Pandas table beauty skills

Keywords: Python Data Mining pandas

Official account: Special House
Author: Peter
Editor: Peter

Hello, I'm Peter~

This article mainly introduces how to beautify the data of Pandas DataFrame. It is mainly realized through two methods in Pandas:

  1. Styler.applymap: returns a single string with CSS attribute value pairs element by element
  2. Styler.apply: returns Series or DataFrame with the same shape in the form of columns, tables and rows, where each value is a string with CSS attribute value pairs. When the method works, it is passed through the parameter axis. axis=0 means acting by column and axis=1 means acting by row.

Official website learning address:

  • https://pandas.pydata.org/pandas-docs/version/1.1.5/user_guide/style.html#Export-to-Excel
  • https://pandas.pydata.org/pandas-docs/stable/user_guide/style.html

Pandas serial

Pandas's articles have been serializing:

Analog data

import pandas as pd
import numpy as np

# Set random seeds to ensure the same results every time
np.random.seed(20)  

# Analog data
df = pd.DataFrame({'A': np.linspace(1, 10, 10)})
# Merge two dataframes
df1 = pd.concat([df, pd.DataFrame(np.random.randn(10,4), columns=list("BCDE"))],axis=1)
df1

Linspace (start, stop, set) in numpy: indicates that the data is retrieved according to the step size, including the head and tail data:

In order to see the effect of null values, three null values nan are specially set:

View and Hide Styles

First, view the style settings of the DataFrame:

We can use the render method to view the specific values of the data frame style: we find that the code is the default CSS style

Hide index

Code to hide index:

Hides the specified column

We found that the AC two columns are hidden, using the parameter subset parameter:

The following are examples of various display styles:

Case 1: positive and negative colors

Less than 0 shows red, greater than 0 shows blue

def color_change(val):
    color = 'red' if val < 0 else 'blue'
    return 'color: %s' % color  
# Use applymap and call the written function
df1.style.applymap(color_change)

The applymap method is for the entire DataFrame

Case 2: highlight data

You can highlight the maximum, minimum, and missing values.

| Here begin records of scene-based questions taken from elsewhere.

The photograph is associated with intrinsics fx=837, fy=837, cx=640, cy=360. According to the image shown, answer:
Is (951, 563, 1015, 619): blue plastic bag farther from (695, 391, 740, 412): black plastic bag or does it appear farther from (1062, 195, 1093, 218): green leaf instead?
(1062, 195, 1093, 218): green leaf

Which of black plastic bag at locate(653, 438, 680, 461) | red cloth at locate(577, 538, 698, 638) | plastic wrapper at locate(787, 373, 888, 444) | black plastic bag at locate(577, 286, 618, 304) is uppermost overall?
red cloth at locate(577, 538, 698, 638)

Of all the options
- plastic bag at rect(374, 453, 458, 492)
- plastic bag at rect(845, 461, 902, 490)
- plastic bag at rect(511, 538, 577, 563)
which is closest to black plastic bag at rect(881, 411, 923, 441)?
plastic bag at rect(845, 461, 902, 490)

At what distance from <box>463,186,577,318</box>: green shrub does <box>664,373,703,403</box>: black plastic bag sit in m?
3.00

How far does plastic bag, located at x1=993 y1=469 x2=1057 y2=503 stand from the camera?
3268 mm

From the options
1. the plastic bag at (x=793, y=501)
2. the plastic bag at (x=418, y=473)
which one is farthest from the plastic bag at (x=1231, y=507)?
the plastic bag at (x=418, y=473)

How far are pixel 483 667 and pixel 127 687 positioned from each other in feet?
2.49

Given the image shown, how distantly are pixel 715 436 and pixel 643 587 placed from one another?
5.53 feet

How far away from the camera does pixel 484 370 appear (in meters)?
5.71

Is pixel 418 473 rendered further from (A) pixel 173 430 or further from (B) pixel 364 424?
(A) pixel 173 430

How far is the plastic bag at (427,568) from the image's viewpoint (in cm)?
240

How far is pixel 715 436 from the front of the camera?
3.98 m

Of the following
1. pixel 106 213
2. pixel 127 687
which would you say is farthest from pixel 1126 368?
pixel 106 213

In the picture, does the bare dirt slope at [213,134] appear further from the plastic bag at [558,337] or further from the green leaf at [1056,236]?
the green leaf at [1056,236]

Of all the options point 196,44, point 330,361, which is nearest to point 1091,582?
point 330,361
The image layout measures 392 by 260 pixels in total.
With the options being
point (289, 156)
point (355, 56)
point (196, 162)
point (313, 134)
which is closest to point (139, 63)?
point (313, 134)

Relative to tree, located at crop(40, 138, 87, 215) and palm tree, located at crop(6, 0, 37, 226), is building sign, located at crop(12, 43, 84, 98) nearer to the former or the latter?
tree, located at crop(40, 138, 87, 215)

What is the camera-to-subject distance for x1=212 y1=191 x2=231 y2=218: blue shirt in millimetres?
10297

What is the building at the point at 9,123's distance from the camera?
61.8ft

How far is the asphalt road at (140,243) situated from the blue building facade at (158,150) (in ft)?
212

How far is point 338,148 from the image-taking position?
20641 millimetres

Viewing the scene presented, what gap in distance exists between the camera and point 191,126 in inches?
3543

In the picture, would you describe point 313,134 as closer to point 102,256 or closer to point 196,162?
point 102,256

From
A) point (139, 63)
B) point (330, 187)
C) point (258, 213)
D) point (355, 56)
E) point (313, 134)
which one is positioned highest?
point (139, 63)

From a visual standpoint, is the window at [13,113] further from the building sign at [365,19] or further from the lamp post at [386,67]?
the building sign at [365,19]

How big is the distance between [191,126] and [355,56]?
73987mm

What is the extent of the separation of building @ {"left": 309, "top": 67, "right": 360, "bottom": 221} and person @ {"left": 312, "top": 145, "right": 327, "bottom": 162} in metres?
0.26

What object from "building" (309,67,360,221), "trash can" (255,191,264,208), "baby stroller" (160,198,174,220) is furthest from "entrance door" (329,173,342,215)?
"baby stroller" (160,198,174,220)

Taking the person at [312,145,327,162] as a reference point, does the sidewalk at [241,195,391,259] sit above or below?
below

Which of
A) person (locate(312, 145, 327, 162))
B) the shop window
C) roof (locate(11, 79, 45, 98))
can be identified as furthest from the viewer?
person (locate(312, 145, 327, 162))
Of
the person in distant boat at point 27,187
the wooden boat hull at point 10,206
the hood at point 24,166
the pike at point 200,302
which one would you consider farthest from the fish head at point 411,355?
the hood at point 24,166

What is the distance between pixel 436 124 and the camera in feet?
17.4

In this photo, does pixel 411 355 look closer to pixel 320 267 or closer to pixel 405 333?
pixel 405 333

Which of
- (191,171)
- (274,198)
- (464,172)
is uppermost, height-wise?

Write a simple highlight function:

def highlight_min(x):
    is_min = x == x.min()
    return ["background-color: yellow" if v else '' for v in is_min]

Example 3: use the default highlight function

Three built-in highlighting functions have been written in Pandas by default:

  • highlight_max(): Max
  • highlight_min(): Min
  • highlight_null(): null value

At the same time, we can also use the parameter axis to display rows or columns

1. Highlight Max

2. Highlight the minimum value for each column

3. Highlight null: the default is red

Of course, we can change the color by using the parameter null_color:

The parameter axis=1 indicates that the operation is performed in the direction of the row:

Case 4: chain call

Chained call refers to the simultaneous use of multiple functions (Methods) in the same style operation:

# color_change + highlight_max
df1.style.applymap(color_change).apply(highlight_min)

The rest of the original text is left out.